A search engine is a program for research of documents stored in a computer or a computer network such. B. the World Wide Web are stored. After creating a search query, often by entering a search term in text, a search engine provides a list of references to possibly relevant documents, usually shown with a title and a short excerpt of the respective document. Various search methods can be used for this.
The essential components or areas of responsibility of a search engine are:
- Creation and maintenance of an index ( data structure with information about documents),
- Processing of search queries (finding and sorting results) and
- Preparation of the results in the most meaningful way possible.
Search engines can be categorized according to a number of characteristics. The following features are largely independent. When designing a search engine, one can therefore choose one option from each of the groups of characteristics without this influencing the choice of the other characteristics.
Type of data
Different search engines can search different types of data. First of all, these can be roughly divided into “document types” such as text, image, sound, video and others. Result pages are designed depending on this category. When searching for text documents, a text fragment that contains the search terms (often called a snippet ) is usually displayed . Image search engines display a thumbnail of the matching images. A people search engine finds publicly available information on names and people, which is displayed as a list of links. Other specialized types of search engines include job search engines , industry searches or product search engines . The latter are primarily used for online price comparisons, but there are also local offers searches that display products and offers from stationary retailers online.
Another finer breakdown deals with data-specific properties that are not shared by all documents within a category. If you stick to the example text, you can search for certain authors for Usenet articles, for websites in HTML format for the document title.
Depending on the data category, a restriction to a subset of all data of a category is possible as a further function . This is generally implemented using additional search parameters that exclude part of the recorded data. Alternatively, a search engine can limit itself to only including suitable documents from the start. Examples are a search engine for weblogs (instead of the entire web) or search engines that only process documents from universities, or only documents from a certain country, in a certain language or in a certain file format .
Another characteristic of categorization is the source from which the data collected by the search engine comes. Usually the name of the search engine type already describes the source.
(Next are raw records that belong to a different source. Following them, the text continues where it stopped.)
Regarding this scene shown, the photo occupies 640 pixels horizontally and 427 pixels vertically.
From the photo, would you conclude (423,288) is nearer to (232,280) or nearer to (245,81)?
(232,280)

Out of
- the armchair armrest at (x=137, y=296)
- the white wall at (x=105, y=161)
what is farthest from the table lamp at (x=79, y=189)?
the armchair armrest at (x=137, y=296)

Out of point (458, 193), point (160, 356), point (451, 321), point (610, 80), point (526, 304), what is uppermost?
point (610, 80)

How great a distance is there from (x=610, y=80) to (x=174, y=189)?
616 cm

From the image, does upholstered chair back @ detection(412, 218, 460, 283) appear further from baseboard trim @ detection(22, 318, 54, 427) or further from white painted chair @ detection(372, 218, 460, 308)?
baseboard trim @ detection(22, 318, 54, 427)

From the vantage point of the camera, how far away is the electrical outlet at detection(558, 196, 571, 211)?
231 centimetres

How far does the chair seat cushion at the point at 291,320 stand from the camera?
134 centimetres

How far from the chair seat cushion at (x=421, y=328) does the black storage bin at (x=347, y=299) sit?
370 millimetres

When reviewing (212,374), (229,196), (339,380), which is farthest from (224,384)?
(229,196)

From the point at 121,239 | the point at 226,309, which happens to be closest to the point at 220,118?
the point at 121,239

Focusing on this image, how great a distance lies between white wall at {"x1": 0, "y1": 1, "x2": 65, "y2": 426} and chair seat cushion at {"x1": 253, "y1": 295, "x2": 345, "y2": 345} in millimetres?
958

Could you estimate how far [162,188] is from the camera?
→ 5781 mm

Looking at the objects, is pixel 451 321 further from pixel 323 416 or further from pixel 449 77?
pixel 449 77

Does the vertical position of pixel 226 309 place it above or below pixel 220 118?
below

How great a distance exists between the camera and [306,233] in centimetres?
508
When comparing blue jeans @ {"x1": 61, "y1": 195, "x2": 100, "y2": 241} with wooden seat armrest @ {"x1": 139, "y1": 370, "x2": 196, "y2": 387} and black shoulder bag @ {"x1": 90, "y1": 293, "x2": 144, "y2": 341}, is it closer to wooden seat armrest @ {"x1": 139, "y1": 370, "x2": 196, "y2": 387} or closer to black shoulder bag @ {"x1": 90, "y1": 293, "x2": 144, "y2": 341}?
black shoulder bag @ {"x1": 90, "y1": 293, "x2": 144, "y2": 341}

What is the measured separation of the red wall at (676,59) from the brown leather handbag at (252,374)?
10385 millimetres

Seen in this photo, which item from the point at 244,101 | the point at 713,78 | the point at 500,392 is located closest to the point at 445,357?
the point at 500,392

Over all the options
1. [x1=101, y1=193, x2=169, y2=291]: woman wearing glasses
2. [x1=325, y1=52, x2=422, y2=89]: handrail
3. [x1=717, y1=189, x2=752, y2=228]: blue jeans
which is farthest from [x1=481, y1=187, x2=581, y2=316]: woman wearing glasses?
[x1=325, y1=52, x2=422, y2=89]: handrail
- Web search engines collect documents from the World Wide Web,
- vertical search engines look at a selected area of the World Wide Web and only collect web documents on a specific topic such as football, health or law.
- Usenet search engine contributions from the worldwide Usenet discussion medium .
- Intranet search engines are limited to the computers on a company's intranet .
- Enterprise Search Search engines enable a central search via various data sources within a company, such as B. file servers, wikis, databases and intranet.
- As a desktop search programs are called, make the local database of a single computer searchable.
If data is obtained manually by registering or by editors, it is called a catalog or directory . In such directories as the Open Directory Project , the documents are organized hierarchically in a table of contents according to topic.
This section describes differences in the implementation of the search engine operation.
- The most important group today are index-based search engines . These read in suitable documents and create an index. This is a data structure that is used in a later search query. The disadvantage is the complex maintenance and storage of the index, the advantage is the acceleration of the search process. The most common form of this structure is an inverted index . The computer scientist Karen Spärck Jones , who combined statistical and linguistic processes, carried out the basic preparatory work for the development .
- Meta search engines send search queries in parallel to several index-based search engines and combine the individual results. The advantage is the larger amount of data and the simpler implementation, as no index has to be kept. The disadvantage is the relatively long time it takes to process the request. In addition, the ranking is of questionable value through pure majority finding. The quality of the results may be reduced to the quality of the worst surveyed search engine. Meta search engines are particularly useful for rarely occurring search terms.
- Hybrid forms also exist . These have their own, often relatively small, index, but they also survey other search engines and ultimately combine the individual results. So-called real-time search engines start the indexing process only after a request. The pages found are always up to date, but the quality of the results is poor due to the lack of a broad database, especially for less common search terms.
- A relatively new approach are distributed search engines or federated search engines . A search query is forwarded to a large number of individual computers, each of which operates its own search engine, and the results are merged. The advantage is the high level of security against failure due to the decentralization and - depending on your point of view - the lack of the ability to censor centrally . However, it is difficult to solve the ranking , i.e. the sorting of the basically suitable documents according to their relevance for the query.
- A special type of distributed search engines are those based on the peer-to-peer principle, which build up a distributed index. On each of these peers, independent crawlers can censor-resistantly record those parts of the web that the respective peer operator defines through simple local configuration. The best-known system, in addition to some primarily academic projects (e.g. Minerva), is the YaCy software, which is free under the GNU GPL .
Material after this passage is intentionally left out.